[Data entries]
- - - - - - -
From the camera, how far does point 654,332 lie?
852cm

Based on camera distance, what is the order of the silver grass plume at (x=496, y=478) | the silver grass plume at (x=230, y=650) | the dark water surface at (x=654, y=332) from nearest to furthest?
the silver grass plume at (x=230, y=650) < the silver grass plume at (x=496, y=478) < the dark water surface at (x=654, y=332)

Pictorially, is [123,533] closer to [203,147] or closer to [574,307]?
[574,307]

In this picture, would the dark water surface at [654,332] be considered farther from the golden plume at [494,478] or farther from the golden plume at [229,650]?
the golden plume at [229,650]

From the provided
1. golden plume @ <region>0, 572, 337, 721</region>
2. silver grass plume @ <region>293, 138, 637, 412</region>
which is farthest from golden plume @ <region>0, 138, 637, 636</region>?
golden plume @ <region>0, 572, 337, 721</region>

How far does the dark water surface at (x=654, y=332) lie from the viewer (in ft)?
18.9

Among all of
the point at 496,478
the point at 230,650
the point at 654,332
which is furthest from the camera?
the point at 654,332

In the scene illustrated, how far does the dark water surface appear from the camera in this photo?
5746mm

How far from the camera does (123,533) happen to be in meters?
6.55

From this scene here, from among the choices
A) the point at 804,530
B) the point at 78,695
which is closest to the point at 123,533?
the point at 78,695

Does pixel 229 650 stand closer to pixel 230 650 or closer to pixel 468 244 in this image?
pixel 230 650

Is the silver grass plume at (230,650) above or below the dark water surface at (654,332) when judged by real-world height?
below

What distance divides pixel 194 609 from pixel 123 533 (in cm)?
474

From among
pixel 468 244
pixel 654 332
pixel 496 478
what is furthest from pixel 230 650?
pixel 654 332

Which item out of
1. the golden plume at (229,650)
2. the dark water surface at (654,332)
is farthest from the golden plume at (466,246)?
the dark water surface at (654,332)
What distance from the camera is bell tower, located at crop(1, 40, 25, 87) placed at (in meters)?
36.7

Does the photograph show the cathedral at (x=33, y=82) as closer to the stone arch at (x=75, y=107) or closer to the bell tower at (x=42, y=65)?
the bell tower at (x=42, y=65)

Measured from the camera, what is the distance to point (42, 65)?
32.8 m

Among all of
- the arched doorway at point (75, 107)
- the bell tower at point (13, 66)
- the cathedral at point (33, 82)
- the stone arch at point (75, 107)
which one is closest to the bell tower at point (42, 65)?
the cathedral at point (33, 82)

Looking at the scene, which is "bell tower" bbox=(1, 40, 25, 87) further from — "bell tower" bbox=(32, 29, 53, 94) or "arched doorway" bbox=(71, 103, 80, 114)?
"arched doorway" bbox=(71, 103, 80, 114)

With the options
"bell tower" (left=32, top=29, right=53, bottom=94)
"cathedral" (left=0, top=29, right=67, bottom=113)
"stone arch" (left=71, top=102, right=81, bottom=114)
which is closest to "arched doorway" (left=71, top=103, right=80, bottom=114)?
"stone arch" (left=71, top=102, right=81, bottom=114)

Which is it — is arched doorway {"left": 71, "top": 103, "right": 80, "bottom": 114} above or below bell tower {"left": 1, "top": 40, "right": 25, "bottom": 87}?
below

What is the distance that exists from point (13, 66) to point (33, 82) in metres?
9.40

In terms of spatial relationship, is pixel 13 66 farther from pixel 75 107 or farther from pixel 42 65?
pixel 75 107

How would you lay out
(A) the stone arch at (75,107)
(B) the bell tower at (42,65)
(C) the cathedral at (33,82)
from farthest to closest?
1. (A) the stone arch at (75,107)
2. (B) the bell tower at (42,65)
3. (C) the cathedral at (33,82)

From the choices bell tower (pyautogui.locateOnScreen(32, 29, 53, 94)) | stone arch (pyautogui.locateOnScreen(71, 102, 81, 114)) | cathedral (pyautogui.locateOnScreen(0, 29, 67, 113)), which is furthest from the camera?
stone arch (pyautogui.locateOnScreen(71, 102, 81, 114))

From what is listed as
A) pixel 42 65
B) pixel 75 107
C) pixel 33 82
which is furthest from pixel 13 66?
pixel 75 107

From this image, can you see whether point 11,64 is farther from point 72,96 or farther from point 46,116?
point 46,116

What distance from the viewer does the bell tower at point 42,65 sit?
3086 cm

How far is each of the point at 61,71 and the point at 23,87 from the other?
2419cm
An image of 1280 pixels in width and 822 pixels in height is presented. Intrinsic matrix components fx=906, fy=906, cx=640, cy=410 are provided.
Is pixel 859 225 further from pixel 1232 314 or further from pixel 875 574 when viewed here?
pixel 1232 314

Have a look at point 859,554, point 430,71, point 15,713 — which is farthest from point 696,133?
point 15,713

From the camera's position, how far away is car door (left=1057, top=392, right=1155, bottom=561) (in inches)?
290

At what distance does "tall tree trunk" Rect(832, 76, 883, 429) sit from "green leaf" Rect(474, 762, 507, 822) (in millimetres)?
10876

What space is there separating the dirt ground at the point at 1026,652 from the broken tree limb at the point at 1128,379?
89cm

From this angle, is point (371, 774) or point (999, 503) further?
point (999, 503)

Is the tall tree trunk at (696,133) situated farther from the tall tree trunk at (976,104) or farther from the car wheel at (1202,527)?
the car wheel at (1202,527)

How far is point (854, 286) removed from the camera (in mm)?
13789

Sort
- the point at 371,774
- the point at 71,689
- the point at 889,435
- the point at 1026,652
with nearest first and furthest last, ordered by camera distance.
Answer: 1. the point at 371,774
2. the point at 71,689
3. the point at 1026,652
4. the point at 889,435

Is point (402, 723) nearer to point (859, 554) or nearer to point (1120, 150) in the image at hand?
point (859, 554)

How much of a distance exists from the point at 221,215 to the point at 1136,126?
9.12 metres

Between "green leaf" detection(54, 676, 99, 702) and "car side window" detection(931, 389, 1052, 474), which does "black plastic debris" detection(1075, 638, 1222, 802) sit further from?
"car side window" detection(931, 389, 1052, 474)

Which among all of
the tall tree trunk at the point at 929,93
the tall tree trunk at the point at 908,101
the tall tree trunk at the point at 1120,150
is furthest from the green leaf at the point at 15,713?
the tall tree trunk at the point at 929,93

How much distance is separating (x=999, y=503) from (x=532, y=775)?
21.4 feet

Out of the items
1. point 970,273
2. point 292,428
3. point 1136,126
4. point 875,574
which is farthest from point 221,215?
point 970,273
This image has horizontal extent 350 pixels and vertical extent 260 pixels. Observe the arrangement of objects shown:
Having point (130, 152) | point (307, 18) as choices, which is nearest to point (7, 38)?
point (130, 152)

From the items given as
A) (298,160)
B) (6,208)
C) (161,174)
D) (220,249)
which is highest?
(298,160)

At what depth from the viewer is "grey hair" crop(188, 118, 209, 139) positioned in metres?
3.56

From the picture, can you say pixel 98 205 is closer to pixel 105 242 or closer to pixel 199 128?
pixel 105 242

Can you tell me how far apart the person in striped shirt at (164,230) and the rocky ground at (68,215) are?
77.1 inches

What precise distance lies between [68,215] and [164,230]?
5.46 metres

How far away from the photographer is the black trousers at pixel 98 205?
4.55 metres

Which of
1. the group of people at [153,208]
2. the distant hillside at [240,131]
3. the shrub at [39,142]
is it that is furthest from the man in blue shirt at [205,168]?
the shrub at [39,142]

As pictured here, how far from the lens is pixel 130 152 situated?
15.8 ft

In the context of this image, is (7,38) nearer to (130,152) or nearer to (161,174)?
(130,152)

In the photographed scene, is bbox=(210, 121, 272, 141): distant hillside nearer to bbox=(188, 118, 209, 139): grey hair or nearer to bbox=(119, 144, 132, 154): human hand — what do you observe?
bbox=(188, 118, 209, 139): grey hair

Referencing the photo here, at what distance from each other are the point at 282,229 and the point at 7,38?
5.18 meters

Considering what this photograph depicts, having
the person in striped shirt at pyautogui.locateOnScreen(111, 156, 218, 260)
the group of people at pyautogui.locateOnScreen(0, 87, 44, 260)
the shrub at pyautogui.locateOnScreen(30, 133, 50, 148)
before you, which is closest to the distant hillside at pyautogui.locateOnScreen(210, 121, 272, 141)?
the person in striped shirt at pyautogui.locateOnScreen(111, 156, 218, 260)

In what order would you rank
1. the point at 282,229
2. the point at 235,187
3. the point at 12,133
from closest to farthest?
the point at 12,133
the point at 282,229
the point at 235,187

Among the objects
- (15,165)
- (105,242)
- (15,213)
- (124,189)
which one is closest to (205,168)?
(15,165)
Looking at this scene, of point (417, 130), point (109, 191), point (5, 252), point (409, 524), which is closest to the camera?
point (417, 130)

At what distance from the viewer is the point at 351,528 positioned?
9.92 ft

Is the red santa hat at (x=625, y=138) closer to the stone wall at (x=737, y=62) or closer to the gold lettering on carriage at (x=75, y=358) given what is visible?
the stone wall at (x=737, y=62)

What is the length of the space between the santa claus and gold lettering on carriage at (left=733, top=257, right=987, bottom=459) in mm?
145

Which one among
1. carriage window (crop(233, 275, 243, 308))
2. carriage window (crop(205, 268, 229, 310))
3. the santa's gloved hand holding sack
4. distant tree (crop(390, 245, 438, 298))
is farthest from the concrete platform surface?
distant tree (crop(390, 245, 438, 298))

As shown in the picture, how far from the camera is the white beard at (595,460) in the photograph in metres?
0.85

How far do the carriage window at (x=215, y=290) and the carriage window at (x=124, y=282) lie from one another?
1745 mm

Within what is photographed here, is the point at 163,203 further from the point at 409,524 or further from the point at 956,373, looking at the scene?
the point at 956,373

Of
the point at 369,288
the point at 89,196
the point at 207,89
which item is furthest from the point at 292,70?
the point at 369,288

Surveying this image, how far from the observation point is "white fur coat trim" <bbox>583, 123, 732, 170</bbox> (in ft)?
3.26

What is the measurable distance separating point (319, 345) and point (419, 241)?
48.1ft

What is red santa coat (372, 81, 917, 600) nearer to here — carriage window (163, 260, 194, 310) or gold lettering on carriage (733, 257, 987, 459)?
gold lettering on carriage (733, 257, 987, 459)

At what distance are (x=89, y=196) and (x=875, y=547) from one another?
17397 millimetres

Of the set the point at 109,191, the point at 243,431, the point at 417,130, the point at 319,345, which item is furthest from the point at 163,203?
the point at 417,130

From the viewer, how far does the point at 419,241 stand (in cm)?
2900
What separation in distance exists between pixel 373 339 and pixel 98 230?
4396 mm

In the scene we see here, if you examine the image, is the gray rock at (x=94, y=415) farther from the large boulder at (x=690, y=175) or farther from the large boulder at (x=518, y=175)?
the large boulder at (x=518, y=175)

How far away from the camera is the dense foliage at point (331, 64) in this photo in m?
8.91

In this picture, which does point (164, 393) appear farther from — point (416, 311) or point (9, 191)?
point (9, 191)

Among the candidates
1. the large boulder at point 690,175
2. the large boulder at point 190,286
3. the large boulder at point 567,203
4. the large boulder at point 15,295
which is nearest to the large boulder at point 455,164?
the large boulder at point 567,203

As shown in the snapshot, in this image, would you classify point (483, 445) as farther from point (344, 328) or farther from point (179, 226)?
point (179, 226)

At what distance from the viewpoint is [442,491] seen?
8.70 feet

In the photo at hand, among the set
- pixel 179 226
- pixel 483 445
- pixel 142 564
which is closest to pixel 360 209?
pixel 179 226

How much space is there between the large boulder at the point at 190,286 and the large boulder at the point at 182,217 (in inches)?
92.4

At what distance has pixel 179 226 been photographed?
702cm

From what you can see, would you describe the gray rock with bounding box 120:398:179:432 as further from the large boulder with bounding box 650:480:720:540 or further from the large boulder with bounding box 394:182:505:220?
- - - - - - -
◆ Brief ◆
Swap "camera" for "viewer" in the material from the first line through the line containing "the silver grass plume at (x=230, y=650) <", leaving everything else untouched, and give back only those lines.

◆ Written answer ◆
From the viewer, how far does point 654,332 lie?
852cm

Based on viewer distance, what is the order of the silver grass plume at (x=496, y=478) | the silver grass plume at (x=230, y=650) | the dark water surface at (x=654, y=332) from nearest to furthest?
the silver grass plume at (x=230, y=650) < the silver grass plume at (x=496, y=478) < the dark water surface at (x=654, y=332)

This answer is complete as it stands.